The MSCS with a specialization in Data Science (MSCS-DS) program provides the skills to develop computer solutions that require expertise in data science. This program is unique in that students who complete the program receive both an MSCS degree and a specialization within data science. This combination is very attractive as technology companies are looking for developers that have experience in data science. Students complete both a set of core courses that part of all MSCS degrees at Seattle University plus a set of data science courses. The program culminates in a real-world capstone data science project.
Required MSCS Courses (22 credits)
Data Science Specialization Courses (26 credits)
Choose one of the following three data science electives (5 credits):
Capstone project (5 credits): CPSC 5830 - Data Science Capstone Project
Data Science Course Descriptions
MATH 5315 - Mathematical Foundations of Data Science (3 credits)
Introduction to the mathematical and statistical concepts a student in the Master of Science in Computer Science / Data Science Specialization will be exposed to in their coursework. The concepts belong to the areas of probability, statistics, and linear algebra.
CPSC 5305 - Introduction to Data Science (2 credits)
This course introduces the field of data science. Intended for students planning to take more specialized technical courses in the area of data science, this course provides an overview of the field: the methodology by which data-intensive problems are identified, defined, solved, and operationalized. In addition, the student will be exposed to common problems and technologies both in the analytic and systems areas within the field, and will get hands-on experience with common tools and techniques. Finally, the ethical, privacy, and security implications of building data-intensive applications will be discussed.
CPSC 5310 - Machine Learning (5 credits)
This course introduces machine learning foundations, concepts, and algorithms and their applications in analyzing massive amounts of data to find interesting patterns that can be used to assist decision making or provide predictions. Topics include decision trees, Bayesian classification, clustering, sequence clustering, association rules, time series analysis, neural networks. Students are expected to analyze real-world data.
CPSC 5320 - Visual Analytics (3 credits)
This course introduces techniques and algorithms for creating effective visualizations based on principles from graphic design, visual art, perceptual psychology, and cognitive science.
CPSC 5330 - Big Data Analytics (3 credits)
This course covers the Hadoop architecture and the Hadoop ecosystem of tools. Students will learn to apply Hadoop and related Big Data technologies such as MapReduce, and Spark in developing analytics and solving problems that process vast quantities of data.

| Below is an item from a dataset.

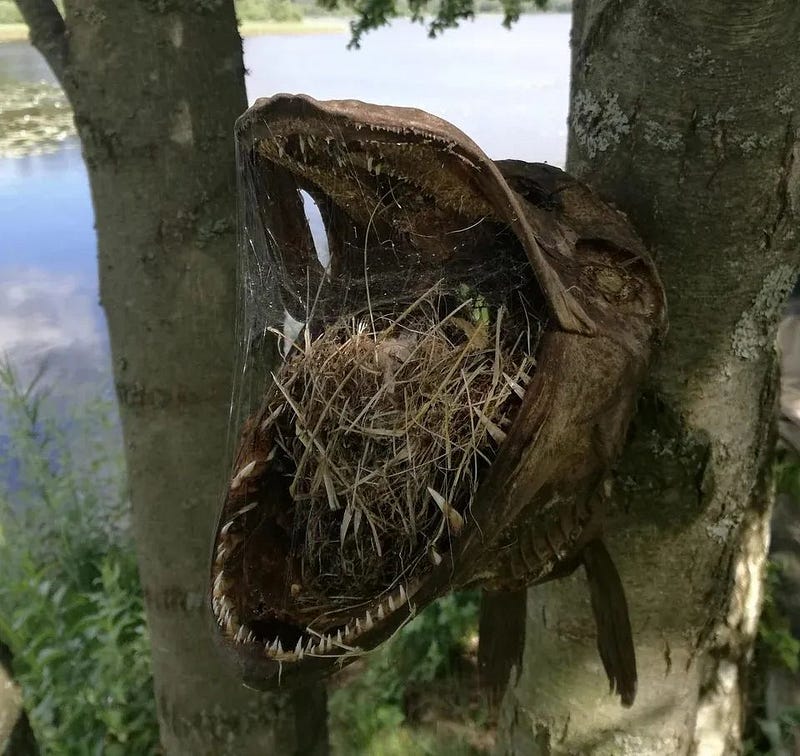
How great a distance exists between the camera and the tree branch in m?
1.08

CPSC 5340 - Text Processing and Search (5 credits)
This course addresses the formal and practical techniques for building Information Retrieval (IR) and text processing systems, including source and query models, evaluation, ranking, and relevance issues, and efficient indexing and retrieval through search engines.
CPSC 5350 - Social Media Analytics (5 credits)
This course introduces concepts and algorithms that are required for analysis of data available on social media. This course introduces Web techniques, social networks and analysis, network analysis and graph theory, information extraction, link analysis, and Web mining, to study emerging problems with social media.
CPSC 5600 - Parallel Computing (5 credits)
Fundamentals of parallel computing with an emphasis on parallel programming and algorithms. Parallel algorithmic analysis and development using divide and conquer, map and reduce, and data decomposition. Parallel computing implementations and performance factors.
CPSC 5830 - Data Science Capstone Project (5 credits)
Teams of three to four students solve a data science problem from definition to implementation and presentation. Problems may be proposed by the student teams, the instructor, or an external industrial partner. Students will be expected to define the problem scope, obtain and prepare data sets, perform analyses and/or build big-data processing systems, evaluate and present results effectively.
Frequently Asked Questions
Yes, students need to have an undergraduate degree in computer science or closely related field. Students that do not have this background can take the Career Change Certificate in Computer Science Fundamentals and then join the MSCS-DS program.
Students need to have completed three quarters of Calculus before entering the program. In the program, students need to take MATH 5315. Students that have taken a probability course (a reasonably advanced course with a calculus prerequisite) and a linear algebra course can be waived from MATH 5315.
Since the MSCS-DS curriculum has more specific requirements, it requires more advanced planning. Students interested in the fast track for MSCS-DS should consult their advisor during their junior year.